Michael Kors is in the middle of pulling off a comeback.
The company reported that retail net sales increased 22% for the most recent quarter. Comparable sales improved by 0.3%, which isn’t much, but shows some promise. (This time last year, retail net sales increased 14.9% and comparable sales had been down 1.7%.)
Shares surged as much as 10% on the news.
In a statement, CEO and Chairman John D. Idol pointed to how the company improved marketing and product design. He also gave several examples of growth opportunities in the future.
“Looking ahead, we see multiple growth opportunities, including the expansion of our international markets, the growth of our digital e-commerce flagships, the build-out of our men’s business, the launch of Michael Kors ACCESS wearable technology line, and the continued design innovation of our luxury fashion product, which we believe will enable us to deliver sustainable earnings growth and continue to return value to our shareholders.”
Additionally, Nordstrom recently refuted a claim from a Wedbush report that said that more than half of Nordstrom full-line stores were scaling back on selling Michael Kors bags. A spokesperson for Nordstrom told Business Insider it was not discontinuing its relationship with the company.
“We value our relationship with Michael Kors and hold them in the highest esteem,” Nordstrom co-president Pete Nordstrom recently told Women’s Wear Daily recently.”They have been good partners over the years and we plan on carrying their product in select stores and online.”
Lupine Skelly, who wrote the Wedbush report, told WWD that her “take was not that this is a complete elimination of the brand [from Nordstrom stores], but that it is a massive reduction of the sku count reflecting that Michael Kors is coming out of favor with higher-end consumers” and that reporters exaggerated the story.
Not everyone is on board with the company’s turnaround just yet.
Neil Saunders, CEO of retail consulting firm Conlumino, said that much of the growth came from “expansionary activities” versus “underlying productivity” in a note to clients. In other words, Michael Kors’ sales only increased because it expanded to new stores and markets. Results in existing stores are more lukewarm.
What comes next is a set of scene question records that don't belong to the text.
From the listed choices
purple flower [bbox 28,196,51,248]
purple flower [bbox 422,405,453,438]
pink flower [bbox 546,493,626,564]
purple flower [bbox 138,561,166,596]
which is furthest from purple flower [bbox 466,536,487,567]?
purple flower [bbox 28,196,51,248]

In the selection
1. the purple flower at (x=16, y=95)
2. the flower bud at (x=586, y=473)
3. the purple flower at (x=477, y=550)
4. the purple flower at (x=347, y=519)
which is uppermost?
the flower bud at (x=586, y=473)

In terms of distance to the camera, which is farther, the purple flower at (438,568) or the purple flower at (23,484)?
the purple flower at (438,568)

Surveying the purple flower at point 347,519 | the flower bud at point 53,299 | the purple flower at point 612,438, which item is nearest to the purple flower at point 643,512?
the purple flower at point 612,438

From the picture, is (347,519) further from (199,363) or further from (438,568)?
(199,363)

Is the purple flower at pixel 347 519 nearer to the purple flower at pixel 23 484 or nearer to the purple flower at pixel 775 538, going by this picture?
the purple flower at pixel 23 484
Michael Kors has to fight several factors plaguing the retail industry in order to be cool again.
The company has been long struggling to retain its status as a luxury brand thanks to the prominence of outlet stores, which sell a lower-tiered version of its high namesake product, retail expert Robin Lewis has pointed out on his blog, The Robin Report. Once people pay $200 for a handbag at the outlet, it’s unlikely they’ll pay $500 in stores.
Saunders believes that “consumer interest in the brand seems to have peaked” in North America, but that there’s hope for continued growth internationally.
And it appears there still may be some issues at department stores.
A recent Morgan Stanley report highlighted how both of Macy’s and Nordstrom saw a “deceleration in the handbag category” in the most recent quarter, which means that Michael Kors probably isn’t helping. Macy’s and Nordstrom both reported poor earnings this past quarter.
All of that points to a fragile positioning for Michael Kors, which will need to continue to prove that consumers should purchase its products. Fortunately for the company, it’s doing better than one of its competitors for the time being.
“That said, even with the variances, we believe that Michael Kors is showing a much better growth story than many rival brands, including Coach,” Saunders wrote. Coach has been renovating stores and cutting back on discounts.